◆ TASK BRIEF: Pull every line of text from the entries below, unchanged and in order, leaving the pictures out of your answer.

◆ LISTED ENTRIES:
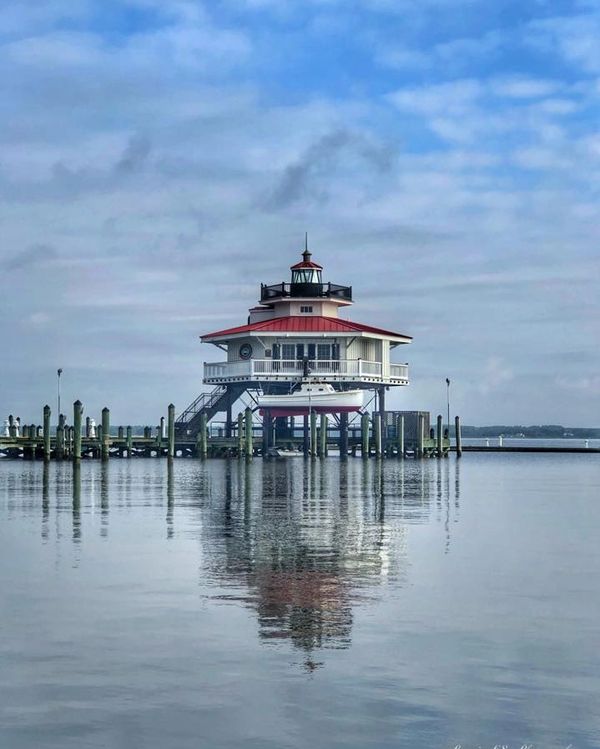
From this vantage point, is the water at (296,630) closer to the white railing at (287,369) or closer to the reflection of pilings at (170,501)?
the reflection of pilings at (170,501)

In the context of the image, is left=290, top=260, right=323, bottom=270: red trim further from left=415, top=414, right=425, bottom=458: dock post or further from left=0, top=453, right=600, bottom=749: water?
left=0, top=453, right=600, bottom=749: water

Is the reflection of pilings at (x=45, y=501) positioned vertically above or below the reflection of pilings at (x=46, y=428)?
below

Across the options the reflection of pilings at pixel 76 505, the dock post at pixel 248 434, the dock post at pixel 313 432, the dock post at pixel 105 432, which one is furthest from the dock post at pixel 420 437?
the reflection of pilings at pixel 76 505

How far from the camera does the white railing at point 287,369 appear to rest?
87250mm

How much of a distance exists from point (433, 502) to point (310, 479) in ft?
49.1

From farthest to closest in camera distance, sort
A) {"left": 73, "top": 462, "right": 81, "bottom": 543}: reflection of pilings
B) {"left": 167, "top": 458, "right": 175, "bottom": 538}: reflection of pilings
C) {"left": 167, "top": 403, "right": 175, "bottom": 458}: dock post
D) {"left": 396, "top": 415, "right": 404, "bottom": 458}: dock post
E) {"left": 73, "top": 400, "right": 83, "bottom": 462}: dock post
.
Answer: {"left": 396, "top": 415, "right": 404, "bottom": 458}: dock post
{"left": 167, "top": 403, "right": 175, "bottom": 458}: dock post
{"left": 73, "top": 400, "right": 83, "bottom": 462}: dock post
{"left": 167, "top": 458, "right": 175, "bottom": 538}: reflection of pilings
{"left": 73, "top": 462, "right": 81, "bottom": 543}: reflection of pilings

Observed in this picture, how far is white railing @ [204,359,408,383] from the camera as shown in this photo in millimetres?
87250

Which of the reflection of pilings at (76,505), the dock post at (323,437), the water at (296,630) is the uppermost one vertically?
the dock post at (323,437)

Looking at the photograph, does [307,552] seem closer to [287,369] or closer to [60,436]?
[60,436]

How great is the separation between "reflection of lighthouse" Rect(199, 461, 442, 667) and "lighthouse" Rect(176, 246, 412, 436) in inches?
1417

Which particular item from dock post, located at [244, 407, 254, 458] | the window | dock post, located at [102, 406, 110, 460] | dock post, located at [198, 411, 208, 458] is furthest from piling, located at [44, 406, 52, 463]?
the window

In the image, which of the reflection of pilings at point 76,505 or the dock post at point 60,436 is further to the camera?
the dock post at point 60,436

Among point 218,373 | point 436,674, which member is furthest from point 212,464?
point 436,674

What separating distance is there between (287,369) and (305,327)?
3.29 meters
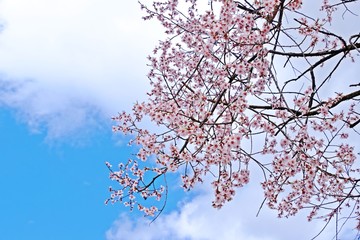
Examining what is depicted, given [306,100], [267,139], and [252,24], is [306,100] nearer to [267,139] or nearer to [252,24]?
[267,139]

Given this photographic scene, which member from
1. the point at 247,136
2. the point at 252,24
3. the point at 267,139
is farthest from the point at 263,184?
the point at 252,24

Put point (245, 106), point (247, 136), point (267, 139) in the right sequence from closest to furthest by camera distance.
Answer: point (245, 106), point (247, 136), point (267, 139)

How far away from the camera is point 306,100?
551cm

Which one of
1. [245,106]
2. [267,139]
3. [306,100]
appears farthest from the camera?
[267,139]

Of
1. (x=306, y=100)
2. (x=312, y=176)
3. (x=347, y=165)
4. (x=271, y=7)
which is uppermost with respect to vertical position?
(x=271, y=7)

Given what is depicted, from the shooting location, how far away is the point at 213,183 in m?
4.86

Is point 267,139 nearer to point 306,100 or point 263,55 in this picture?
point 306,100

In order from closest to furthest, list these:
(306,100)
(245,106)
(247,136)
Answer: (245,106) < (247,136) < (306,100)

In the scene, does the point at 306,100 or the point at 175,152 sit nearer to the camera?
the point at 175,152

◆ SOLUTION TO THIS TASK:
From this vantage point, is the water at (296,630) closer to the white railing at (287,369) or closer to the reflection of pilings at (170,501)?
the reflection of pilings at (170,501)

In the context of the image, is left=290, top=260, right=323, bottom=270: red trim further from left=415, top=414, right=425, bottom=458: dock post or further from left=0, top=453, right=600, bottom=749: water?
left=0, top=453, right=600, bottom=749: water

Is the reflection of pilings at (x=45, y=501) positioned vertically above or below the reflection of pilings at (x=46, y=428)?
below

Across the options the reflection of pilings at pixel 76 505, the dock post at pixel 248 434, the dock post at pixel 313 432, the dock post at pixel 105 432, which one is furthest from the dock post at pixel 420 437?
the reflection of pilings at pixel 76 505

How far from the camera does the white railing at point 287,369 appear to rest?
87250mm

How much of a distance exists from point (433, 502) to point (310, 479) in ft?
49.1

From farthest to closest in camera distance, sort
A) {"left": 73, "top": 462, "right": 81, "bottom": 543}: reflection of pilings
B) {"left": 167, "top": 458, "right": 175, "bottom": 538}: reflection of pilings
C) {"left": 167, "top": 403, "right": 175, "bottom": 458}: dock post
D) {"left": 396, "top": 415, "right": 404, "bottom": 458}: dock post
E) {"left": 73, "top": 400, "right": 83, "bottom": 462}: dock post
.
Answer: {"left": 396, "top": 415, "right": 404, "bottom": 458}: dock post
{"left": 167, "top": 403, "right": 175, "bottom": 458}: dock post
{"left": 73, "top": 400, "right": 83, "bottom": 462}: dock post
{"left": 167, "top": 458, "right": 175, "bottom": 538}: reflection of pilings
{"left": 73, "top": 462, "right": 81, "bottom": 543}: reflection of pilings

Observed in this picture, how far is white railing @ [204,359,408,383] from the camera as shown in this photo in millimetres?
87250

Which of the reflection of pilings at (76,505), the dock post at (323,437), the water at (296,630) is the uppermost one vertically?
the dock post at (323,437)

Looking at the photograph, does [307,552] seem closer to [287,369] or closer to [60,436]?
[60,436]

How great is the separation between "reflection of lighthouse" Rect(199, 461, 442, 667) and "lighthouse" Rect(176, 246, 412, 436) in inches?
1417

Which particular item from dock post, located at [244, 407, 254, 458] | the window | dock post, located at [102, 406, 110, 460] | dock post, located at [198, 411, 208, 458] is furthest from piling, located at [44, 406, 52, 463]?
the window

In the image, which of the reflection of pilings at point 76,505 or the dock post at point 60,436 is further to the camera?
the dock post at point 60,436

Among point 218,373 | point 436,674, which member is furthest from point 212,464?
point 436,674

What separating distance is there between (287,369) and (305,327)?
3.29 meters
Examining what is depicted, given [306,100], [267,139], and [252,24], is [306,100] nearer to [267,139] or nearer to [252,24]?
[267,139]

Given this photographic scene, which member from
1. the point at 247,136
2. the point at 252,24
3. the point at 267,139
is farthest from the point at 263,184?
the point at 252,24

Put point (245, 106), point (247, 136), point (267, 139) in the right sequence from closest to furthest by camera distance.
Answer: point (245, 106), point (247, 136), point (267, 139)

How far away from the camera is point 306,100?
551cm

Which one of
1. [245,106]
2. [267,139]
3. [306,100]
appears farthest from the camera?
[267,139]

Of
1. (x=306, y=100)
2. (x=312, y=176)
3. (x=347, y=165)
4. (x=271, y=7)
which is uppermost with respect to vertical position?
(x=271, y=7)

Given what is depicted, from the shooting location, how far away is the point at 213,183 in m?
4.86

Is point 267,139 nearer to point 306,100 or point 263,55 in this picture?
point 306,100

In order from closest to furthest, list these:
(306,100)
(245,106)
(247,136)
Answer: (245,106) < (247,136) < (306,100)

In the scene, does the point at 306,100 or the point at 175,152 sit nearer to the camera?
the point at 175,152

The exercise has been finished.